In fact, the way the text just ahead reads, it’s possible that this very day He would cross the Jordan River and go through Jericho on His way up the mountain of God.

But before he reached the Jordan there is this encounter with a young man along the way.  Now, I don’t think that Matthew intends for us to relate this man’s youth to the age of Jesus.  Because Jesus was thirty-six to thirty-eight years old at this point.  What Matthew means by a “young man” is according to Jewish custom.  And custom had it that a young man was one under forty.  He wasn’t a “youth”, but neither was he older.  So we can surmise that the man was somewhere between twenty-five and forty.

Mark says that he came running to Jesus and kneeling before Him.  Luke said in His Gospel that he was an “archon” – a ruler.  That word may come from the fact that he had been given political control over a number of people or a section of the country under the Roman government; or it could mean that he had a special post in the local synagogue.  Whatever the case, those who had “holdings” were afforded special privileges and offices.

Now, from verse twenty-two it becomes evident that his holdings had to do with real estate.  The King James Version and others translate the word as “possessions”, but the Greek word is one which is commonly used with reference to “real” property.  Realty.  And since he was a “young man”, it can be safely assumed that his great property wealth came about as a result of inheritance!  In Israel the inheritance of the land was of great importance.  The first son would inherit a double portion from his father – unless he was profligate.  And if a more worthy son was the next oldest, then he would receive the major portion.  So it looks like Jesus is about to encounter a young man of very high quality and from a very wealthy family – one which had left him in possession of large real estate holdings; probably as a result of buying up the inheritances of those who were poor (oppressed) and had to sell!

Matthew begins his account, in verse sixteen, with this little word “lo!”, which we’ve seen a number of times already, haven’t we?  Matthew doesn’t do that unless we are about to witness an event of cosmic magnitude!  Something of major significance is about to happen; or Jesus Christ is about to speak with earth-shaking Revelation!

Usually this passage is glossed over with about fifteen or twenty minutes on the evils of loving money more than God.  That’s not the essence of this passage any more than “making Jesus a part of your life” is the Gospel message!  Matthew is alerting us to the fact that the substance of this encounter concerns matters of a very grave and ascendant nature, and that the time is nearing for great and magnificent things to occur!  It is the epicenter of prophetic Revelation.

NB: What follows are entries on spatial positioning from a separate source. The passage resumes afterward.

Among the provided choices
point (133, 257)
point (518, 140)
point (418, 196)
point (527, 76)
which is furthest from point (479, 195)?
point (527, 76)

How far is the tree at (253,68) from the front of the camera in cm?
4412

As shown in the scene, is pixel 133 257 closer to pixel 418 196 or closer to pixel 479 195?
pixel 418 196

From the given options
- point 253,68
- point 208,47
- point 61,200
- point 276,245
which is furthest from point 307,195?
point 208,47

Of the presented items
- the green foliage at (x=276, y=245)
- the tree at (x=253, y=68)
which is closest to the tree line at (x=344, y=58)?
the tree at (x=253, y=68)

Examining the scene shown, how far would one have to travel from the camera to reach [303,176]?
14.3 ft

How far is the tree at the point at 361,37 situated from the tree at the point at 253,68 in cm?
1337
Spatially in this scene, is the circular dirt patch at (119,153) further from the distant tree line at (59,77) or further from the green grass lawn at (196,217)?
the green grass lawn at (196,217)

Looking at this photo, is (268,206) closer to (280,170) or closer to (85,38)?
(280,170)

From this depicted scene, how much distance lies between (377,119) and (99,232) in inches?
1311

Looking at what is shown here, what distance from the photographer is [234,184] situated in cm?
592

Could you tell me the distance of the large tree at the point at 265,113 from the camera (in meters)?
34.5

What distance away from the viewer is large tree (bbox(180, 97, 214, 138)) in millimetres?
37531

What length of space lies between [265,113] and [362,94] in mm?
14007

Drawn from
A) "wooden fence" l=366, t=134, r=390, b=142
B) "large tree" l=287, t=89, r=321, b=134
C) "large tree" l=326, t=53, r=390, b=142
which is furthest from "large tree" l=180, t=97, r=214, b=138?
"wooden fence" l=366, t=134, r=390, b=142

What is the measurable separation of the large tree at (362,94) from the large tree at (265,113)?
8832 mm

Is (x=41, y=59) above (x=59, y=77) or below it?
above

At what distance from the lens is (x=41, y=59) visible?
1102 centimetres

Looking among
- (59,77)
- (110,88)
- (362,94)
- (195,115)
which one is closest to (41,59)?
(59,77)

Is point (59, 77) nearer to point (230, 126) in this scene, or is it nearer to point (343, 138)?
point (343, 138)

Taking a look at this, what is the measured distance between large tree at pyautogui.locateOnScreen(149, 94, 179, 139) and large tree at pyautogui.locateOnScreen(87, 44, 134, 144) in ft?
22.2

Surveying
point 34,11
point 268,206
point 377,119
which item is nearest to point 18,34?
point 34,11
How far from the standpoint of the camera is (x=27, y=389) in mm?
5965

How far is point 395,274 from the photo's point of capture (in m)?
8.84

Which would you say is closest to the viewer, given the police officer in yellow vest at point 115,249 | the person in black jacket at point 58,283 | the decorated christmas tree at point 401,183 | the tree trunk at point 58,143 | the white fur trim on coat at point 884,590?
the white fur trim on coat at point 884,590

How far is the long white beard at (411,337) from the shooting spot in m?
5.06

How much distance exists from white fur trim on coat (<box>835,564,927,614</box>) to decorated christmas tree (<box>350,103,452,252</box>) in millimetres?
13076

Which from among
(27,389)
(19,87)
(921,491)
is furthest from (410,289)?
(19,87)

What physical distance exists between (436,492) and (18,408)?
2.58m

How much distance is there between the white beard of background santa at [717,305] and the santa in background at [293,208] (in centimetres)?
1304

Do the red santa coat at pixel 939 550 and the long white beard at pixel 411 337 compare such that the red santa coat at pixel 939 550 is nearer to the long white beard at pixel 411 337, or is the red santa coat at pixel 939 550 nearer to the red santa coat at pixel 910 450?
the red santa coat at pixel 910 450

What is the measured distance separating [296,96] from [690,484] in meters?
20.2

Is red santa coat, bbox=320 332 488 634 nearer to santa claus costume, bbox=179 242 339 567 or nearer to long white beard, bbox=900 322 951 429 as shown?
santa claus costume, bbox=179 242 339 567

And indeed it does concern such matters.  What would you think, knowing what you now know by the grace of God, if you lived in Israel at this time, and you knew a fine, upstanding young man who owned great numbers of properties in an eschatologically doomed nation!?  If you knew that the Messiah was about to be sacrificed, and that He would redeem the land for the oppressed, disenfranchised elect remnant of God, and that He was the Avenger for the house of Israel – what would you do!?  And what would you say to this young man if you knew that in order for him to participate in the inheritance belonging to God’s Son he had to be reborn as the babes?  Would you say, “You must accept Jesus into your heart???”

The man ran to catch up with Jesus and His disciples; and he threw himself down before Him – ready to be a student!  Ready to be a disciple, a learner!  A fine, upstanding, moral young man – certainly the apple of his father’s eye, an astute businessman, wealthy, respected, given deference and office.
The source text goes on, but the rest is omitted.